Awards for three inspiring women Zionists. The World Zionist Organization honored Ilana Metzger, Joy Wolfe (StandWithUs UK President and VeryGoodNewsIsrael supporter) and Ruth Jacobs for their Zionist activism by awarding them Golden Golda Awards - named after former Israeli premier Golda Meir.

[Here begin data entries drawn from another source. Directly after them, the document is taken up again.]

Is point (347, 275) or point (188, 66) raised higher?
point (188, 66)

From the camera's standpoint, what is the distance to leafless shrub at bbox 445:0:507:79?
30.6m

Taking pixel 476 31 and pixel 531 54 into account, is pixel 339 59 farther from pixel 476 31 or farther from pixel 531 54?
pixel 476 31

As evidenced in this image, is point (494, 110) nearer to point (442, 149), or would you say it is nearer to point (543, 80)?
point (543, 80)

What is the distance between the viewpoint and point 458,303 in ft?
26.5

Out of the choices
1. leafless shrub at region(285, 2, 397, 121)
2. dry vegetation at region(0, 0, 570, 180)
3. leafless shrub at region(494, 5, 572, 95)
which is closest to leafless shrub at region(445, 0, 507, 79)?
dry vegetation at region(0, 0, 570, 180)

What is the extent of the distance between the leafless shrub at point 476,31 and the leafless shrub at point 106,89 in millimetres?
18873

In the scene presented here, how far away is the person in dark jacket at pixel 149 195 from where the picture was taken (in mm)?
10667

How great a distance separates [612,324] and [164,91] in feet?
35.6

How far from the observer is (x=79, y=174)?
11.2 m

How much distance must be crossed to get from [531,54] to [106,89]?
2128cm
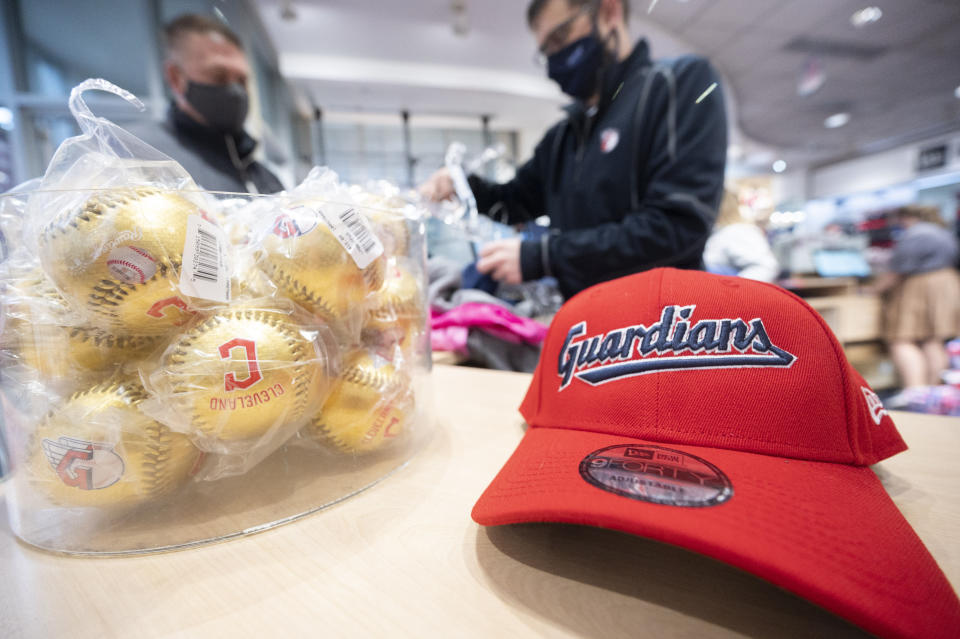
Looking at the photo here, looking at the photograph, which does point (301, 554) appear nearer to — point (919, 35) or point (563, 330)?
point (563, 330)

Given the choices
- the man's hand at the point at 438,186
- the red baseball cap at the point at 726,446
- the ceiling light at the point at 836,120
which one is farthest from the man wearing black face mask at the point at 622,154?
the ceiling light at the point at 836,120

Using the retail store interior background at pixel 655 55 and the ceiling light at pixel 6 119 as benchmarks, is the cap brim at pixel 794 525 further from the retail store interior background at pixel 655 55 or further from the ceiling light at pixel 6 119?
the ceiling light at pixel 6 119

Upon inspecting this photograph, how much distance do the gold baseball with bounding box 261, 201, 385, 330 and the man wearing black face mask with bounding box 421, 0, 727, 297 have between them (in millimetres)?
633

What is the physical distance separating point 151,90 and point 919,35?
309 centimetres

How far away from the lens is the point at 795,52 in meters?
0.89

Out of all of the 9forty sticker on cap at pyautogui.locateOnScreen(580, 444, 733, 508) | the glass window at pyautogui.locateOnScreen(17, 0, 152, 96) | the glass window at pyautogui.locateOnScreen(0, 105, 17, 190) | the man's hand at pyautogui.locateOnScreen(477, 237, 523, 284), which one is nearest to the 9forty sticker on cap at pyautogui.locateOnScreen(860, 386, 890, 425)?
the 9forty sticker on cap at pyautogui.locateOnScreen(580, 444, 733, 508)

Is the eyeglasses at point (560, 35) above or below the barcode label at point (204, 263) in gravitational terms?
above

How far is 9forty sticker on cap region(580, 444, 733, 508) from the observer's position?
25 centimetres

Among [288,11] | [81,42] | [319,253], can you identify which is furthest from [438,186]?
[81,42]

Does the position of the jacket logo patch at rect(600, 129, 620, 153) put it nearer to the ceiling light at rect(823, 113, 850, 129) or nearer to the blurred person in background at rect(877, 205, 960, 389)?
the ceiling light at rect(823, 113, 850, 129)

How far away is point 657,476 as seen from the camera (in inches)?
10.7

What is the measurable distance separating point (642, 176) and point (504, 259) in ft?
1.23

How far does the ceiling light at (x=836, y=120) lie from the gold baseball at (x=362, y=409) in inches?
74.8

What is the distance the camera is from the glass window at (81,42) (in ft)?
6.13
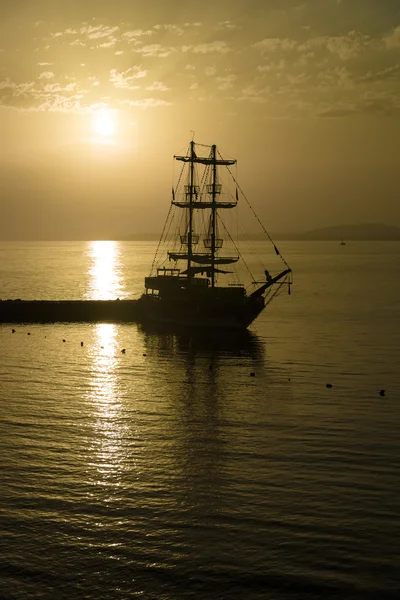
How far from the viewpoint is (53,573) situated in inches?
755

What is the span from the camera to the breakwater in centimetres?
9075

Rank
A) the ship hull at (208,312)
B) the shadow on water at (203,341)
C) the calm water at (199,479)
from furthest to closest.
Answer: the ship hull at (208,312) → the shadow on water at (203,341) → the calm water at (199,479)

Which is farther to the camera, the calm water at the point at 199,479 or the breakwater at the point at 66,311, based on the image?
the breakwater at the point at 66,311

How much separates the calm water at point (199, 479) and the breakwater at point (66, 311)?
3225 centimetres

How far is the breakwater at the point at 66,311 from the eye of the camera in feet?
298

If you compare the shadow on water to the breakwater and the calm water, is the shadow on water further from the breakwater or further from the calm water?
the breakwater

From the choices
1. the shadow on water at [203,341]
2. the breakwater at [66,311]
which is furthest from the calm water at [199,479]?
the breakwater at [66,311]

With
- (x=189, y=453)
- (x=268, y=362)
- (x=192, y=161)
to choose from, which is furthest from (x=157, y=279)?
(x=189, y=453)

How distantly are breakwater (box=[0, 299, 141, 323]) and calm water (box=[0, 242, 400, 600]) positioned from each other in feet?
106

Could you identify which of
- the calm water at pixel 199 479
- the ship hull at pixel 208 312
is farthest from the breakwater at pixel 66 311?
the calm water at pixel 199 479

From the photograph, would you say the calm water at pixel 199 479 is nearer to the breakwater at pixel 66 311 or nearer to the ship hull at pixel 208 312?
the ship hull at pixel 208 312

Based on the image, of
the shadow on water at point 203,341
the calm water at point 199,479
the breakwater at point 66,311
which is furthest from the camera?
the breakwater at point 66,311

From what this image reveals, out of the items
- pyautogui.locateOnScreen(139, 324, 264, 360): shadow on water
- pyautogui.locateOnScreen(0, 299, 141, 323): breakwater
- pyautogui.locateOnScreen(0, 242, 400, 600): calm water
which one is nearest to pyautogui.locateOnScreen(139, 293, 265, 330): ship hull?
pyautogui.locateOnScreen(139, 324, 264, 360): shadow on water

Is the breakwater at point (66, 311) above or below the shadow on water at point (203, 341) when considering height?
above
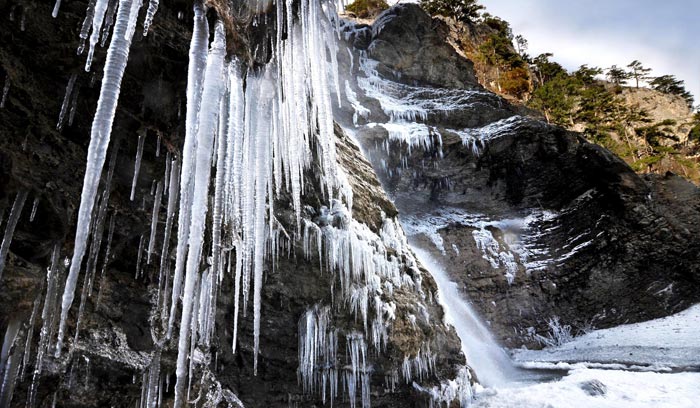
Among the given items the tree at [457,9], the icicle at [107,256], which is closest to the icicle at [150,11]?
the icicle at [107,256]

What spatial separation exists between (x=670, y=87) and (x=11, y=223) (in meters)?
44.5

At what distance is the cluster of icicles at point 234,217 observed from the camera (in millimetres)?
3086

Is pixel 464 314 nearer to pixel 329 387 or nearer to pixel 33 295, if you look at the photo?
pixel 329 387

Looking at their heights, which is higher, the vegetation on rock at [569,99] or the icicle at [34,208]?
the vegetation on rock at [569,99]

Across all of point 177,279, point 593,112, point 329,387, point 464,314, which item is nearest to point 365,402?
point 329,387

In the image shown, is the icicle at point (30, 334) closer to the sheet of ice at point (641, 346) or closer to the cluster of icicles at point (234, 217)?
the cluster of icicles at point (234, 217)

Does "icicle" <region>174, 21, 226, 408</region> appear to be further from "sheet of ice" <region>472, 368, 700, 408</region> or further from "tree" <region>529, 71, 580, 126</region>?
"tree" <region>529, 71, 580, 126</region>

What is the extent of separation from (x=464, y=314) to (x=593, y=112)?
16148mm

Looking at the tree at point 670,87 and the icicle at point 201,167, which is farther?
the tree at point 670,87

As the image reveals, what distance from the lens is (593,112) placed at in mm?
22859

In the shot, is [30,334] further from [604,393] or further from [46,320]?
[604,393]

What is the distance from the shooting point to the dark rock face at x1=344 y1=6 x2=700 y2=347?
45.1 ft

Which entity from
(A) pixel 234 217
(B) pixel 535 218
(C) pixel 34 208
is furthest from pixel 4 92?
(B) pixel 535 218

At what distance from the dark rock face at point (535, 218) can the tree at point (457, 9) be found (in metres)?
11.7
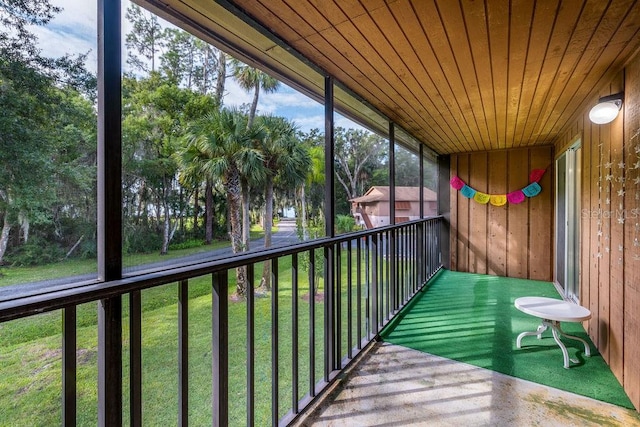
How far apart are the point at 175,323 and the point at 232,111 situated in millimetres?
938

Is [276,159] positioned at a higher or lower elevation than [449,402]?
higher

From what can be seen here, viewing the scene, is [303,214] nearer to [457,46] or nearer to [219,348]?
[219,348]

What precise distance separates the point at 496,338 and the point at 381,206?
5.23ft

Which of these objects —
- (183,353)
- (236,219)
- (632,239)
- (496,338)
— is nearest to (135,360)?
(183,353)

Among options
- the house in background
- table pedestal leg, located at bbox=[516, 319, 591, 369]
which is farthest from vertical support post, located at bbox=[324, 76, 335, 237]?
table pedestal leg, located at bbox=[516, 319, 591, 369]

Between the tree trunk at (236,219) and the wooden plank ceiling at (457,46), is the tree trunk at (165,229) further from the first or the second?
the wooden plank ceiling at (457,46)

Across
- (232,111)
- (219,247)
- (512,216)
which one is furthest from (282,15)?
(512,216)

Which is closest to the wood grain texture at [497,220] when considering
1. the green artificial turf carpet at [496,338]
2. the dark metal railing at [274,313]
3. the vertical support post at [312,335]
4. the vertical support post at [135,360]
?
the green artificial turf carpet at [496,338]

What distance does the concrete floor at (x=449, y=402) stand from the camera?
170 cm

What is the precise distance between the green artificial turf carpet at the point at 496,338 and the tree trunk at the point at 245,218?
6.13 feet

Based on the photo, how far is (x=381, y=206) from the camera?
323 centimetres

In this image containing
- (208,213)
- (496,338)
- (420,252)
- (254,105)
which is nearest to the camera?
(208,213)

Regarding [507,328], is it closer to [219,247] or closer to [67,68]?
[219,247]

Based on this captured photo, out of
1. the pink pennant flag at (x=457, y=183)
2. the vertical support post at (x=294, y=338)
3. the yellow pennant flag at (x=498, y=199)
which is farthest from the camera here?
the pink pennant flag at (x=457, y=183)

https://jewishnews.timesofisrael.com/three-inspiring-women-honoured-for-israel-advocacy-at-golden-golda-awards/

Abramovich helps turn back the desert. Russian-Israeli billionaire Roman Abramovich has made a large donation to KKL-JNF to help afforestation, forest rehabilitation and fight desertification in the Negev. The gift will also fund a new forest dedicated to Lithuanian Jews who were murdered in the Holocaust.
https://www.jpost.com/J-Spot/Roman-Abramovich-gifts-significant-donation-to-KKL-JNF-projects-597121 https://www.jns.org/roman-abramovich-donates-to-combat-climate-change-effects-in-negev-desert/

Israel welcomes 121 Ukrainian Olim. A special flight, organized by the International Fellowship of Christians and Jews, brought 121 new immigrants to Israel from the Ukraine. They were welcomed at a special ceremony attended by Israel’s Prime Minister, the Absorption Minister and the president of the IFCJ Yael Eckstein.